Tasks to complete:
A – Answer these questions from the well casing passage:
(i) What does the casing connect with at the surface?
(ii) Into what space can cement be flowed to cement the casing in the wellbore?
(iii) What is the portion of the well without casing often called?
B – Write the next part of the well casing passage, starting after its final sentence.

Page extract:
┄┄┄┄┄┄

The wellbore of the well 100 is typically, although not necessarily, cylindrical. All or a portion of the wellbore is lined with a tubing, such as casing 112. The casing 112 connects with a wellhead at the surface 106 and extends downhole into the wellbore. The casing 112 operates to isolate the bore of the well 100, defined in the cased portion of the well 100 by the inner bore 116 of the casing 112, from the surrounding Earth 108. The casing 112 can be formed of a single continuous tubing or multiple lengths of tubing joined (for example, threadedly and/or otherwise) end-to-end of the same size or of different sizes. The casing 112 can be cemented in the wellbore, for example, by flowing cement into the annulus between the casing 112 and the wellbore wall 130. In some implementations, cement can be flowed through the inner bore of the casing 112 and directed to the outside of the casing and back up to the surface 106. In such implementations, the inner bore of the casing 112 can subsequently be cleaned of cement, while the outside of the casing 112 is cemented in place within the well 100. In some implementations, cement can be flowed through the inner bore of a tubing positioned within the casing 112. In such implementations, a seal (for example, the seal 126) can be used to seal a downhole end of the tubing to the casing 112, such that the annulus between the tubing and the casing 112 is isolated from the flow of cement. The cement can then be directed to the outside of the casing and back up to the surface 106. The inner bore of the tubing can subsequently be cleaned of cement, while the outside of the casing 112 is cemented in place within the well 100. In FIG. 1, the casing 112 is perforated in the subterranean zone of interest 110 to allow fluid communication between the subterranean zone of interest 110 and the bore 116 of the casing 112. In some implementations, the casing 112 is omitted or ceases in the region of the subterranean zone of interest 110. This portion of the well 100 without casing is often referred to as “open hole.”

┄┄┄┄┄┄

Available data:
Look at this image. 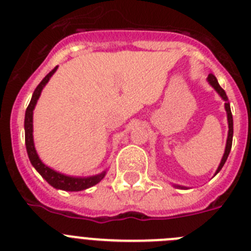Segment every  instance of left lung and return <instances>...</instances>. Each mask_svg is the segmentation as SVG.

┄┄┄┄┄┄

Task-by-task outputs:
A –
(i) A wellhead.
(ii) The annulus between the casing and the wellbore wall.
(iii) Open hole.

B –
The wellhead defines an attachment point for other equipment to be attached to the well 100. For example, FIG. 1 shows well 100 being produced with a Christmas tree attached the wellhead. The Christmas tree includes valves used to regulate flow into or out of the well 100. The well 100 can also include an electric motor 200 residing in the wellbore, for example, at a depth that is nearer to subterranean zone 110 than the surface 106. The electric motor 200, being of a type configured in size and of robust construction for installation within a well 100, can be a part of or be used as any type of pump, compressor, or blower that can assist production of fluids to the surface 106 and out of the well 100 by creating an additional pressure differential within the well 100. Also, notably, while the concepts herein are discussed with respect to an electric submersible pump (ESP), they are likewise applicable to other types of pumps, compressors, blowers and devices for moving multi-phase fluid.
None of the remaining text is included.